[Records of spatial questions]
________________

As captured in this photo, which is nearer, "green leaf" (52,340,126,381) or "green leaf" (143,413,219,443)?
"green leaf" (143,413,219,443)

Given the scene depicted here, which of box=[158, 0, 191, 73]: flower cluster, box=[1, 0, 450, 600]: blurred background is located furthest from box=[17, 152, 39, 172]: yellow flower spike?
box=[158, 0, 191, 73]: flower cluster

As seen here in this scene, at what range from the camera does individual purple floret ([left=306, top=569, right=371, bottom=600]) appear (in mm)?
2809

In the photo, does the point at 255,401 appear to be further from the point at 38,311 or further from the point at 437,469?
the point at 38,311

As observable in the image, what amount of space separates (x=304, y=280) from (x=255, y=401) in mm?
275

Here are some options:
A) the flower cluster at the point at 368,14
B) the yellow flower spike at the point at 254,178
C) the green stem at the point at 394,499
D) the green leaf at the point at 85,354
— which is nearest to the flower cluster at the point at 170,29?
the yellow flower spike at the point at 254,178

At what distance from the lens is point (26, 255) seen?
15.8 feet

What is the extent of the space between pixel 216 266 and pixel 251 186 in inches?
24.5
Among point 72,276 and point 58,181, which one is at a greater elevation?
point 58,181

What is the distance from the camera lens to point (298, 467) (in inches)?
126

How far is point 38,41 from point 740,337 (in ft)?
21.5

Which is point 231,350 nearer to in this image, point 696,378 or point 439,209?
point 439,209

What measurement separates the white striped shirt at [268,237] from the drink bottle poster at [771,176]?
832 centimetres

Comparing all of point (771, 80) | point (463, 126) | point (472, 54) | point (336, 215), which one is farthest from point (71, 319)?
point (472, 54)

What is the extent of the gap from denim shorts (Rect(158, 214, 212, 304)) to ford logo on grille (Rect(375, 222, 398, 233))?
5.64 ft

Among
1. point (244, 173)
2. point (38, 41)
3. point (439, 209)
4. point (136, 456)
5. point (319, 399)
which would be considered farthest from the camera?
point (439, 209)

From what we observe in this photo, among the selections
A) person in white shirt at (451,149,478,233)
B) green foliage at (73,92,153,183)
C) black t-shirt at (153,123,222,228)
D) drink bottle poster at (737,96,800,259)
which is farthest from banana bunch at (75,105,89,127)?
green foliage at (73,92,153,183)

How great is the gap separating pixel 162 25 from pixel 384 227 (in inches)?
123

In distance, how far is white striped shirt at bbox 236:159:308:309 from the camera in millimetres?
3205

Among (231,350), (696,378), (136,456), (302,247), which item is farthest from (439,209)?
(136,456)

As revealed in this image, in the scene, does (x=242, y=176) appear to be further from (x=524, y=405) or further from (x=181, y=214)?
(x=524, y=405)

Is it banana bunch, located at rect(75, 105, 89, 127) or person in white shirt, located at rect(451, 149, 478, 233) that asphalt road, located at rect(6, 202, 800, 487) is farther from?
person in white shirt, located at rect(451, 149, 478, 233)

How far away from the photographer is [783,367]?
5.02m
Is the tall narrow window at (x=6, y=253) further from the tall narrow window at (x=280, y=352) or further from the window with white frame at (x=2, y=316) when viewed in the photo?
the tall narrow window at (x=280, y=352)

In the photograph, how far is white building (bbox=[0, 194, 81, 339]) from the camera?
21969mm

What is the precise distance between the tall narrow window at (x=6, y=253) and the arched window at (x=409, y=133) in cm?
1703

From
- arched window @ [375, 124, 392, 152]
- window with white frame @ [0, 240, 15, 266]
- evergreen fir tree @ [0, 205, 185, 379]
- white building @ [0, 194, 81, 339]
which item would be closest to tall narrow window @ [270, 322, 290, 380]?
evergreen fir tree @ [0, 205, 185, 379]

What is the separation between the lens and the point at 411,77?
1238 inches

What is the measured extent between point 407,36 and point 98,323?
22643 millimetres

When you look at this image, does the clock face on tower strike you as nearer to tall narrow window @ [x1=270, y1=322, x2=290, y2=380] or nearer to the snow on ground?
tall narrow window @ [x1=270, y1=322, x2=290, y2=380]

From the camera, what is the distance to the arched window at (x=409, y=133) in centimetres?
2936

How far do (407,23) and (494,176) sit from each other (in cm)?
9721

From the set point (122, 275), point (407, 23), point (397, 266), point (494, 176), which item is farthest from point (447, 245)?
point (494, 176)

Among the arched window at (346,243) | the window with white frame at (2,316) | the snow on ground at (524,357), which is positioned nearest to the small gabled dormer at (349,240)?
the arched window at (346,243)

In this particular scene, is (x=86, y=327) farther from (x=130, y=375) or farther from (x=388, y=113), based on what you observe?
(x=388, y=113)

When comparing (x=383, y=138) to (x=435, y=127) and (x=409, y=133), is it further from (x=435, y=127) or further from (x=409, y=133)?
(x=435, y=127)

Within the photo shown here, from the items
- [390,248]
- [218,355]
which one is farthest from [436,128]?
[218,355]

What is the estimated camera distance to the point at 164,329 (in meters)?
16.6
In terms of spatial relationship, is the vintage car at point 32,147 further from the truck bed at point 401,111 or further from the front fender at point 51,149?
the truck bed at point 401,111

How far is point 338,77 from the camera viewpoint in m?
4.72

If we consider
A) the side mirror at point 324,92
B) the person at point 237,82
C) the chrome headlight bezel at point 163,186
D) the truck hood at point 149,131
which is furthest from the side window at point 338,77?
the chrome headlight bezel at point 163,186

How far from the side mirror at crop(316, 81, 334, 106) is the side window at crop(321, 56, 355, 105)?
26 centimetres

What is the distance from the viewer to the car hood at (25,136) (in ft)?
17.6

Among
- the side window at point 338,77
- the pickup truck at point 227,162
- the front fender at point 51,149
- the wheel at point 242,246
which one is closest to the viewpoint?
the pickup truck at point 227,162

________________

• [Your task]: Rescale the lines that begin at the one containing "What is the measured" and stop after the one containing "22643 millimetres", giving them all again with the requests included. Multiply every distance value in the answers by 1.3 and round each result to a whole number, with halves rounded up.

• [Correct answer]:
What is the measured extent between point 407,36 and point 98,323?
29436 millimetres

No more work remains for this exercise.